REQUIREMENT →
Rewrite the listing from the line with "How far is squirrel's" through the end of the listing, changing "camera" to "lens" and leaving everything else the same. Give only those lines.

(Spatial reasoning dataset excerpts)

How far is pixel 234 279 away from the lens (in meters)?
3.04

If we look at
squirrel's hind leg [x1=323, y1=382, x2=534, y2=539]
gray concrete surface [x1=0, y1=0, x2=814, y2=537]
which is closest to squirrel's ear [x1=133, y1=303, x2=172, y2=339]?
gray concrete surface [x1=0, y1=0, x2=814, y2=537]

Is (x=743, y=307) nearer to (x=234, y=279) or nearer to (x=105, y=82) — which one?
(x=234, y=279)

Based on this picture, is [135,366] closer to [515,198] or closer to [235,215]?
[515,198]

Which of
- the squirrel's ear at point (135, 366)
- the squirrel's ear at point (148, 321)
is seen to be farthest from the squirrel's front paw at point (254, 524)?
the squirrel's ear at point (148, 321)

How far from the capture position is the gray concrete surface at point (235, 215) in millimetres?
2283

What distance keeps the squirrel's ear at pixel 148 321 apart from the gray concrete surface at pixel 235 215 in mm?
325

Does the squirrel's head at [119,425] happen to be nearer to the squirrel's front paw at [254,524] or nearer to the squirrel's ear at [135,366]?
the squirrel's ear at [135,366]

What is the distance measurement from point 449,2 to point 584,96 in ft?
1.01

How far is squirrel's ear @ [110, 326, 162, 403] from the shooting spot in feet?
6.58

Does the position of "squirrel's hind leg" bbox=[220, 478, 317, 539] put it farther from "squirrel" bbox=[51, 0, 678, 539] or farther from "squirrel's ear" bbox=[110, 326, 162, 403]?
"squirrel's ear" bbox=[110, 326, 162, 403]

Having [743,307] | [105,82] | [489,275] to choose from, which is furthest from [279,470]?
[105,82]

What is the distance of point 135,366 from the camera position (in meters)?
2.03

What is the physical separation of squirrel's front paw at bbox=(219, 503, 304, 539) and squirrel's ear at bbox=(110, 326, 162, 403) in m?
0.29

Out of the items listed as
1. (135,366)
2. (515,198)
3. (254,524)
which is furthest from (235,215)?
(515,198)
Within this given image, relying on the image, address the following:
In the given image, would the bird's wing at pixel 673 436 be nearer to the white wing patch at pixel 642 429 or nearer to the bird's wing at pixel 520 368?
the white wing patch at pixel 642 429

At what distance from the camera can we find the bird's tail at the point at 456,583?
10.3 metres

THE ANSWER →
How far is squirrel's ear @ [110, 326, 162, 403] from the shooting spot in feet?
6.58

Does the position of "squirrel's hind leg" bbox=[220, 478, 317, 539] put it farther from "squirrel" bbox=[51, 0, 678, 539] or farther from "squirrel's ear" bbox=[110, 326, 162, 403]?
"squirrel's ear" bbox=[110, 326, 162, 403]

Having [743,307] | [105,82] | [489,275] to choose from, which is furthest from [279,470]?
[105,82]

What is the distance of point 135,366 from the lens position (in meters)?
2.03

What is the physical separation of squirrel's front paw at bbox=(219, 503, 304, 539) and squirrel's ear at bbox=(110, 326, 162, 403) in m?
0.29

Out of the items listed as
1. (135,366)
2. (515,198)
3. (254,524)
which is furthest from (235,215)?
(515,198)
Within this given image, relying on the image, address the following:
In the given image, would the bird's wing at pixel 673 436 be nearer to the white wing patch at pixel 642 429 or nearer to the bird's wing at pixel 520 368?
the white wing patch at pixel 642 429

At what distance from the lens can we find the bird's tail at the point at 456,583?
10.3 metres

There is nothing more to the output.